The technologies related to basic engineering, like mechanical engineering, civil engineering, and electrical engineering have an extended lifespan of more than 20 years; therefore, it becomes crucial for the original inventor to try to protect such inventions beyond 20 years. The patents always get published. The competitors will utilize such published information to launch the same product after the patent expires. Create a barrier to create hindrance all to create an image, or in perception that still there is a patent live on that particular technology, people tend to file several patents with minor modifications.

There are always some modifications in the patent document, specifically in the claims when a new patent application is filed. Some modifications are required to get a grant for the new patent application. It is impossible to get a grant for the same claims again and again.

For example, suppose someone first filed a patent application for the IC engine while drafting a patent application. In that case, the drafter will draft a patent application with the entire construction and working of an IC engine.

If the same applicant/inventor wants to extend protection for the same (identical) IC engine, he cannot get it. Such an application will not be granted (there is no restriction on filing a patent application; all the criteria are for the grant only).

Then the same inventor will try to add some constructional element to the old invention and again file for a new patent. Such patent applications will have the same description and additional few sentences, a paragraph or a page write-up about the new construction features, and an additional sentence in the claim for the new features. Often the readers get confused and assume that it’s the same patent filed again, which is also the invention of the original inventor, to mislead the readers.

If this modification qualifies all 3 requirements of patentability, then it will be granted.

Patentability Criteria:

1. Novelty – Yes, such patent application, if granted, has something new.
2.Non-Obviousness (inventive step) – A patent application will be granted if the examiner fails to cite a document relevant to the inventive step. Owners of such miss-out are disclaimed by all the patent offices globally. So you can blame why they missed or how it got granted.
3.Utility (industrial application) – most inventions qualify this criteria.
While drafting such a patent application, the drafter creates an impression in such a way that it seems like the inventor is repetitively filing the same patent application for the same technology, and it is granted, but when you observe it minutely, you will see minimal differences which will qualify patentability requirements.
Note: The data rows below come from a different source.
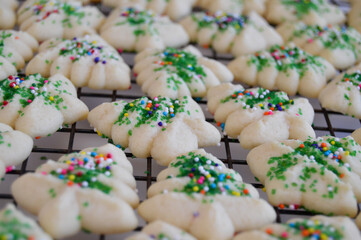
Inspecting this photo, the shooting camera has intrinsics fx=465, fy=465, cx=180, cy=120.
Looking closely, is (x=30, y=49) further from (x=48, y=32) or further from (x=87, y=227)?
(x=87, y=227)

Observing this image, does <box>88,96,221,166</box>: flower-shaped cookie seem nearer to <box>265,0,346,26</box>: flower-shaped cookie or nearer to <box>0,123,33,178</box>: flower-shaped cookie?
<box>0,123,33,178</box>: flower-shaped cookie

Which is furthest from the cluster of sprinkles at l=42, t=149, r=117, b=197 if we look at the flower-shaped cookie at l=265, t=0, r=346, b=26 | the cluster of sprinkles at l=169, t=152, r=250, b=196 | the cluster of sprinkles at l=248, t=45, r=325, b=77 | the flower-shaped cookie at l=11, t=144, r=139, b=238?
the flower-shaped cookie at l=265, t=0, r=346, b=26

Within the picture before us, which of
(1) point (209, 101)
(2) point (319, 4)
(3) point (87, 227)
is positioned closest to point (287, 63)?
(1) point (209, 101)

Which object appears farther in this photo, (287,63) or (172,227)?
(287,63)

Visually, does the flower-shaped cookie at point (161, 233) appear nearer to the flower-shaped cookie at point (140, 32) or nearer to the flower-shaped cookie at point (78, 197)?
the flower-shaped cookie at point (78, 197)

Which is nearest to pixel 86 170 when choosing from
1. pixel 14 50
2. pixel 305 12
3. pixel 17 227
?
pixel 17 227

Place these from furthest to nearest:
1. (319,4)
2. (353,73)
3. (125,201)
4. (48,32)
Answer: (319,4) < (48,32) < (353,73) < (125,201)
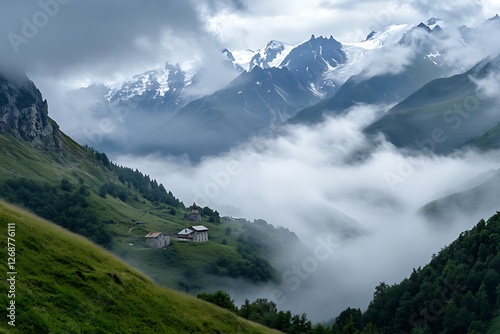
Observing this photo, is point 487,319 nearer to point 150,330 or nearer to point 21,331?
point 150,330

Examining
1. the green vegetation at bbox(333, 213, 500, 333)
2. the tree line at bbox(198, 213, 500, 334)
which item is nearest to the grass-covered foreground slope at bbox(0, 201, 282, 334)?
the tree line at bbox(198, 213, 500, 334)

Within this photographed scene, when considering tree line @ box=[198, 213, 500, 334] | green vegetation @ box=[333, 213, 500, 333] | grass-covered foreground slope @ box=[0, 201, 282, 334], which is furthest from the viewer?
green vegetation @ box=[333, 213, 500, 333]

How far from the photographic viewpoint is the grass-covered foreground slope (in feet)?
117

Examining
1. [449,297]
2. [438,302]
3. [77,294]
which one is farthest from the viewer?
[449,297]

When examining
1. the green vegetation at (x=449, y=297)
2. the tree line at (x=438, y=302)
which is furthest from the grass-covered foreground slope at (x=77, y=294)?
the green vegetation at (x=449, y=297)

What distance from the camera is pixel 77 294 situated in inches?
1603

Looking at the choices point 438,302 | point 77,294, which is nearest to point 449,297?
point 438,302

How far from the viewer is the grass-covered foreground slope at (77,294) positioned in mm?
35719

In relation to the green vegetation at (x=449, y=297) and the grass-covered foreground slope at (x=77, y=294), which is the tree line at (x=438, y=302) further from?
the grass-covered foreground slope at (x=77, y=294)

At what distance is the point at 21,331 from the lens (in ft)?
107

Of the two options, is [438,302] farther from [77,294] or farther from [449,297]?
[77,294]

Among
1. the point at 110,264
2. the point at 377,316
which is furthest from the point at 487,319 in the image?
the point at 110,264

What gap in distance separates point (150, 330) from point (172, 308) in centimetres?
723

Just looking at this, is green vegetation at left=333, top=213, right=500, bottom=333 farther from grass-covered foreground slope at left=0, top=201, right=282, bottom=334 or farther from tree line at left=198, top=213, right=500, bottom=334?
grass-covered foreground slope at left=0, top=201, right=282, bottom=334
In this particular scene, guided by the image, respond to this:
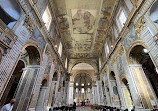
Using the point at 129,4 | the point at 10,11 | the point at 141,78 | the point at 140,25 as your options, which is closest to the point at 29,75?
the point at 10,11

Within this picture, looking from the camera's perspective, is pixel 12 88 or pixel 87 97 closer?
pixel 12 88

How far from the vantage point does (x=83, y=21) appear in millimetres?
11211

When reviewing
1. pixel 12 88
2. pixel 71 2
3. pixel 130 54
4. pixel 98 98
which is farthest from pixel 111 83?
pixel 12 88

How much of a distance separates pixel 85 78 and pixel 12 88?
24.0 m

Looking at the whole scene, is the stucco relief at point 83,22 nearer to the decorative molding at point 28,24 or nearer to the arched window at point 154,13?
the decorative molding at point 28,24

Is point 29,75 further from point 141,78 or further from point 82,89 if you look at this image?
point 82,89

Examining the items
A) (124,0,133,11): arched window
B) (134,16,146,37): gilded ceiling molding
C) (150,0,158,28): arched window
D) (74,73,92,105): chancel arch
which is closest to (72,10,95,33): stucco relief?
(124,0,133,11): arched window

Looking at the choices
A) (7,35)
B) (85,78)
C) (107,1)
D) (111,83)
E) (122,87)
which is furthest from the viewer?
(85,78)

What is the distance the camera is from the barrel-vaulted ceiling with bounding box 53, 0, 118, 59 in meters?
9.31

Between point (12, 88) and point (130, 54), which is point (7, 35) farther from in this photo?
point (12, 88)

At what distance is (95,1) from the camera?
9.08m

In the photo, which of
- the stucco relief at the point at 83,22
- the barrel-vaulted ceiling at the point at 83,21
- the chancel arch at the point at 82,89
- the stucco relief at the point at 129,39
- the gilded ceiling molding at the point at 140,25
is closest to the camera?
the gilded ceiling molding at the point at 140,25

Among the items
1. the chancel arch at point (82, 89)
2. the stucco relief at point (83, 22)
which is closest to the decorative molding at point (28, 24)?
the stucco relief at point (83, 22)

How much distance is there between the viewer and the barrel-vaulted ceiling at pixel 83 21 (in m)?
9.31
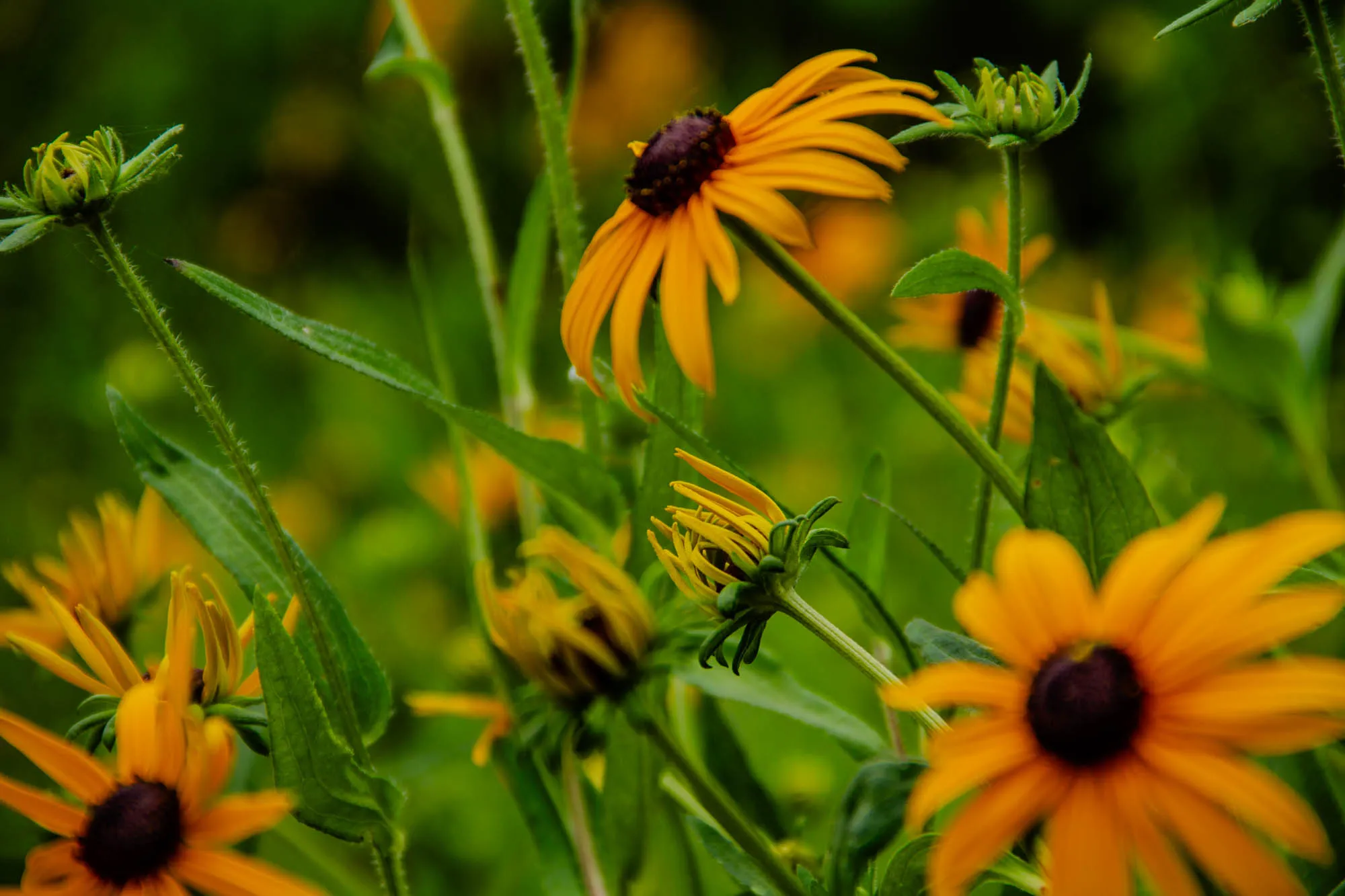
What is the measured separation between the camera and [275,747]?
36cm

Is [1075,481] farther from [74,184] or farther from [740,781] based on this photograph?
[74,184]

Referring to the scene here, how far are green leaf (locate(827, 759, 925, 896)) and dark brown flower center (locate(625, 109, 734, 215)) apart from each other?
19cm

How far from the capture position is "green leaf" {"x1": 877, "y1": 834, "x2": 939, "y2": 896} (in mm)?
333

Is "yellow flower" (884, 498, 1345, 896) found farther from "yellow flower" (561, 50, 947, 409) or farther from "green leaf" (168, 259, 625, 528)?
"green leaf" (168, 259, 625, 528)

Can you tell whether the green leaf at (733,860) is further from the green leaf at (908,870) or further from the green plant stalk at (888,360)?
the green plant stalk at (888,360)

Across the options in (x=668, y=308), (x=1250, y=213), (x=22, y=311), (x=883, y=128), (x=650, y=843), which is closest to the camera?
(x=668, y=308)

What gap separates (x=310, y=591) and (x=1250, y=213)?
1097mm

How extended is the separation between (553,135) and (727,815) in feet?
0.90

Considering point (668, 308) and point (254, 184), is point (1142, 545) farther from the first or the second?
point (254, 184)

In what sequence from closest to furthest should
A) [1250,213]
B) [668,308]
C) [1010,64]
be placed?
[668,308] < [1250,213] < [1010,64]

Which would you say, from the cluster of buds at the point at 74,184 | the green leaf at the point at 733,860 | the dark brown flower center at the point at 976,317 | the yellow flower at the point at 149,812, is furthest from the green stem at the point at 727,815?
the dark brown flower center at the point at 976,317

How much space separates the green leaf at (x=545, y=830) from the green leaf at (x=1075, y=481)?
22 cm

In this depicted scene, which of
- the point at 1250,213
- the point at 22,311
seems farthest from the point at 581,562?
the point at 22,311

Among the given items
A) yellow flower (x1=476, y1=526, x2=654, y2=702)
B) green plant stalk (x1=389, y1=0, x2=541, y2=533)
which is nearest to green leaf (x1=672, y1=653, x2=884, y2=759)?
yellow flower (x1=476, y1=526, x2=654, y2=702)
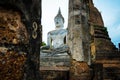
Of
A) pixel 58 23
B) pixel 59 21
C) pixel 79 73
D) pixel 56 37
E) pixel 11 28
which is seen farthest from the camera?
pixel 59 21

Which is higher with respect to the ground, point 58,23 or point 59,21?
point 59,21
Examiner never misses a patent/application filed by the same applicant/inventor. He can miss patents filed by other applicants/inventors if there is a purposeful change in nouns and verbs used to describe the same invention.

Advantages of such patents:

1. The competitor will not sell the product blindly when he knows there are live patents on the product, and if he sells the same product in the market, the original inventor/patentee will take some legal action. Delay due to fear is the first advantage.
2.History of litigation/infringement suits by the original patentee creates more fear.
3.Some competitors may not launch the product ever. That is a complete win for the patentee. This is what he wants.
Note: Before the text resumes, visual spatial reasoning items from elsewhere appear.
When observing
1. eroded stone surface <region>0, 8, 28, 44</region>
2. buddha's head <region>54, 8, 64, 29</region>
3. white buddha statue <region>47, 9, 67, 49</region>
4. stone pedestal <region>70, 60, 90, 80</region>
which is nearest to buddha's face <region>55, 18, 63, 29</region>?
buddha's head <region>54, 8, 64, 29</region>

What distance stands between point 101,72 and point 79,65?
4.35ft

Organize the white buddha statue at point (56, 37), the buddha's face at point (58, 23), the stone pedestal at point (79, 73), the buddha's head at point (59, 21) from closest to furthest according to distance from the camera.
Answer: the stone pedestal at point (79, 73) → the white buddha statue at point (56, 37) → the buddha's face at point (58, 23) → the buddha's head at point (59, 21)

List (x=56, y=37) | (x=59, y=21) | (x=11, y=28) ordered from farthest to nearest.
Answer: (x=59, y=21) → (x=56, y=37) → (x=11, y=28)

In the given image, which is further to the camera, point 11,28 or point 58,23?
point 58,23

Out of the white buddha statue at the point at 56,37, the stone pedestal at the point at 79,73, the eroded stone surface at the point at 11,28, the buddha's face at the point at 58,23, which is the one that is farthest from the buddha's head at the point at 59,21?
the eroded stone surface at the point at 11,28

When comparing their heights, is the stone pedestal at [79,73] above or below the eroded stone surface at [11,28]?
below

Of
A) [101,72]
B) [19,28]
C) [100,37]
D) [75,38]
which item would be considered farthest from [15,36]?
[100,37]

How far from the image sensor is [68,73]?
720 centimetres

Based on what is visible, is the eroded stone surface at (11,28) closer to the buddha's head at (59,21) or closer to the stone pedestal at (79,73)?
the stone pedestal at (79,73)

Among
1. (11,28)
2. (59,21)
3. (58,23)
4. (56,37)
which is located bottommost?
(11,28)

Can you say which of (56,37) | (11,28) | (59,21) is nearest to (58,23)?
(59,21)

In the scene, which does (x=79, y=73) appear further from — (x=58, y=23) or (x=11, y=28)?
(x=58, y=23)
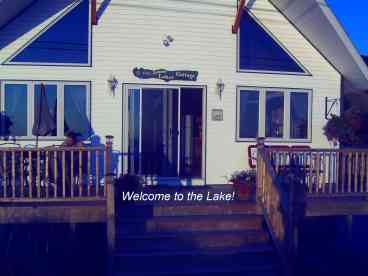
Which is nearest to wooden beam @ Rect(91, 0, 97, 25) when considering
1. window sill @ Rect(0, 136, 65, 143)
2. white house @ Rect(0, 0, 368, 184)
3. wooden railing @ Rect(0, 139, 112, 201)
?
white house @ Rect(0, 0, 368, 184)

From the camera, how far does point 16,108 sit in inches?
355

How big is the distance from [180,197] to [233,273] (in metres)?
2.17

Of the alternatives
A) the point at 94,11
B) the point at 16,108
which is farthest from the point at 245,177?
the point at 16,108

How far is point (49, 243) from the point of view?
323 inches

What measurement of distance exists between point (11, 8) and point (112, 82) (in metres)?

This is the advantage the original patentee gets by filing several patents on minor modifications he has come up with. Sometimes these modifications may not even use or implemented. It’s just for the sake of profile/fear. The competitors will take more time, spend more money on risk analysis, and always fear while launching the product. So these are the advantages a patentee gets by filing several patents on minor modifications.

I term such activity patent fencing, filing several patents with minor modifications around a technology. Few can be implemented, and few may not. The fencing can be done by the original patentee or by the competitors. The timing of patenting is crucial. Whoever does it first win? It isn’t easy to break such a fence.

The primary purpose of patenting should always be to block competitors and not seek protection. Protection doesn’t fetch money.

In developed countries, people are cautious and are keen to take legal action against the infringers. Things get much more difficult in these countries where the litigation cost also is very high.

If the infringer is a small company where he has not earned any profits, a legal suit may not be logical. Legal Notices can do miracle. The fear works, and it multiplies with such notices.

This is the advantage of patent fencing. Who does it first, wins.